Suggestions that we should replace ultra-processed foods with fresh foods, and diet sodas with water or unsweetened tea, tend to be met with eyerolls. But as a recovered vegetable-phobe and Diet Coke addict, I speak from experience when I say it can be done — so long as you do it gradually.
My main trick for weaning myself off sweet stuff has been turning the focus to wholesome foods with savory — or at least not so sweet — flavors I like just as much. There’s plenty to choose from in the produce aisle.
There was a time when I couldn’t imagine starting my day without cereal or a granola bar and orange juice. When I realized how much sugar was in both, I adopted a new morning habit: a bowl of frozen, unthawed blueberries or cherries mixed with full-fat plain Greek yogurt sprinkled with nuts and drizzled with a teeny bit of honey. It’s better than ice cream! (OK, maybe that’s a stretch.)
For savory fare, if the thought of carrots or cauliflower doesn’t excite you, try tossing them in a little olive oil and seasoning and roasting them in a super-hot oven until they begin to naturally caramelize. You just may become a convert.

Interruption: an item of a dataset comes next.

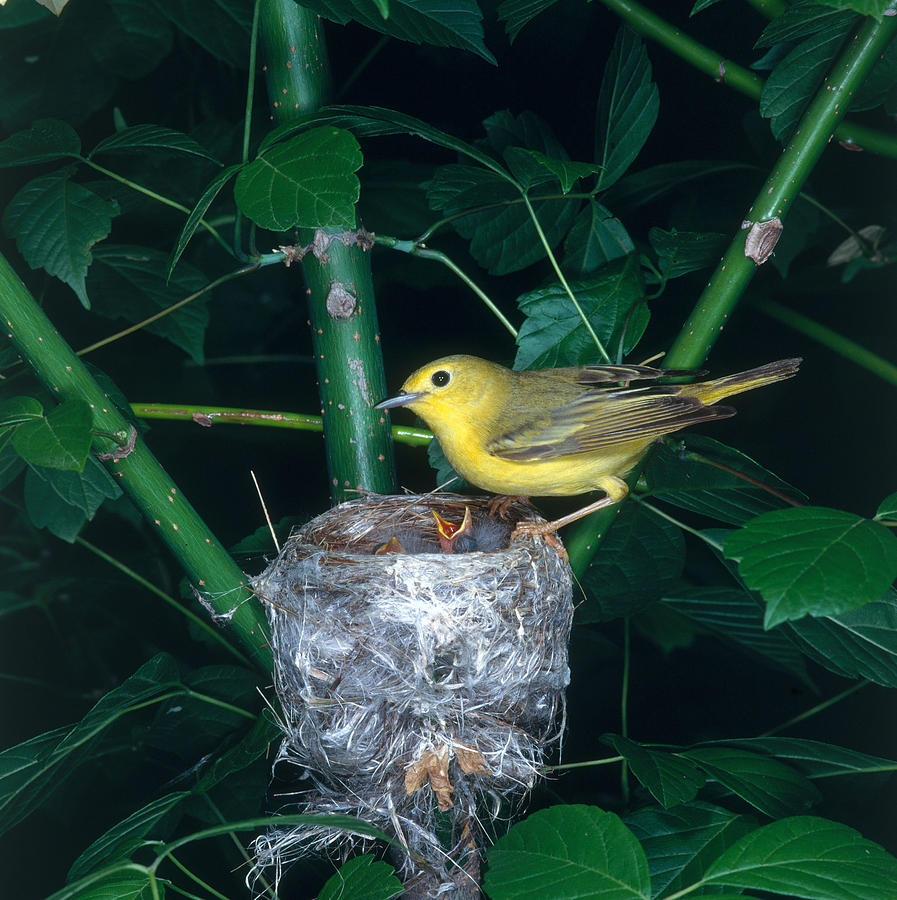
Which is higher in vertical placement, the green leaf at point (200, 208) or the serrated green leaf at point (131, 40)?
the serrated green leaf at point (131, 40)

And quit buying the chemical-laden bottled dressings and toss your salads instead with flavorful oil, a splash of vinegar or citrus, and salt and pepper — no need to mix or measure. No time to cook? A roasted rotisserie chicken from the deli can supply you with satisfying low-carb protein for days.
Make no mistake: I am still very much pro-dessert. I just opt for a smaller portion. Unless ganache is involved, and then all bets are off. And Rosenbloom heartily approves.
“In today’s world, it’s almost impossible to eliminate sugar completely and I for one will not be making my own ketchup! Sometimes a spoonful of sugar really does sweeten our life and help the medicine go down.”